The real spanner in the works, though, comes from an unexpected source: Nichole Burnell, who survived the crash but at the cost of being paralysed from the waist down. Mitchell Stephens wants Nichole to testify at the hearing, because she is a real survivor of the crash (unlike all those dead kids who can't speak for themselves) and as a pretty former cheerleader now confined to a wheelchair will present a tragic figure and hopefully jack up the amount of damages that can be won. Nichole is conflicted about all this, for a number of reasons: she doesn't want to lie to the hearing about anything, she is troubled by her being of more value to the lawyers and her family half-paralysed than when she was healthy and, most importantly she can see a way of revenging herself on her father, who has been sexually abusing her for many years.

So Nichole cooks up a story about Dolores Driscoll exceeding the speed limit before the crash, which pretty much torpedoes any chance the lawyers have of making any money out of the case. That's all very cute, of course, and it gets the case thrown out, thus exacting Nichole's revenge on her father, but of course it effectively puts the blame on Dolores for the deaths of fourteen kids, something everyone, not least Nichole and Dolores, will have to live with.

Here is, in some ways, an answer to the question of why people read "literary" fiction, inasmuch as that is a thing that has any meaning. Plot-wise the actual key event is over before the novel's timeline even starts, and is only referred to in flashback, and even then not in any great detail. It's a novel all about people's emotional reaction to the almost unimaginable tragedy of losing a child (multiple children, in some cases), and the train of perfectly natural reactions which follow which only serve to make the general situation worse. That is the thing good fiction does: make you nod in recognition that yes, this is how people act, and also make you sit back and say, well, yes, I hadn't quite looked at it like that before.

I'm very suspicious of statements about how you can only really appreciate certain things once you become a parent, as if it's literally impossible to imagine that you might be devastated at the death of your own child without having a specific child to imagine being devastated about.
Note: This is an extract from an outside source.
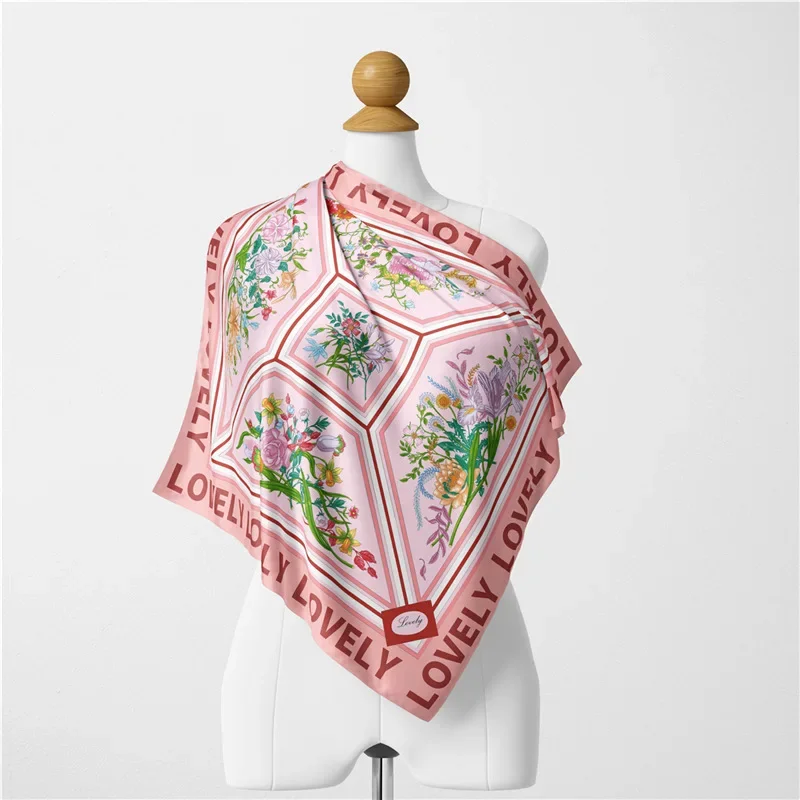 Korean version of fashion spring and autumn light twill silk small square scarf professional decoration flower letter scarf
On the other hand I suppose it does just give a specific focus if you're able to attach an actual face to the child in the back of the bus disappearing off a ravine into the cold murky water, never to return.
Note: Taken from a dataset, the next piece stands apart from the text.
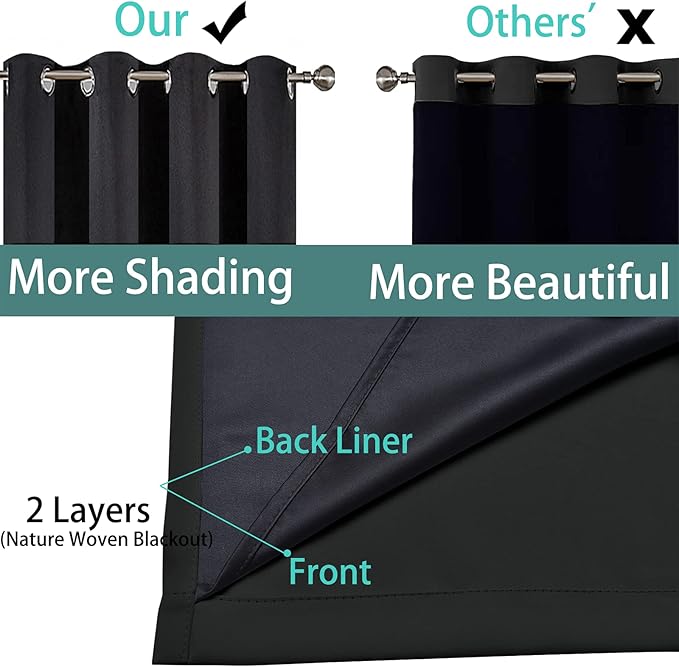 Yakamok 72 Inch Length 100% Blackout Curtains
Just like Marathon Man, The Sweet Hereafter is most famous for its film adaptation, featuring Ian Holm in the lead role of Mitchell Stephens and the recipient of many awards. Mitchell Stephens is specifically depicted as a tall skinny man and so it's interesting to note that the actor originally lined up to play him was Donald Sutherland, much closer to his physical depiction in the book. I have seen the film, though, a long time ago, and as I recall Ian Holm does a pretty good job.

The novel was based on some true-life events; for once their fictional depiction actually seems less shocking and lurid than the events themselves.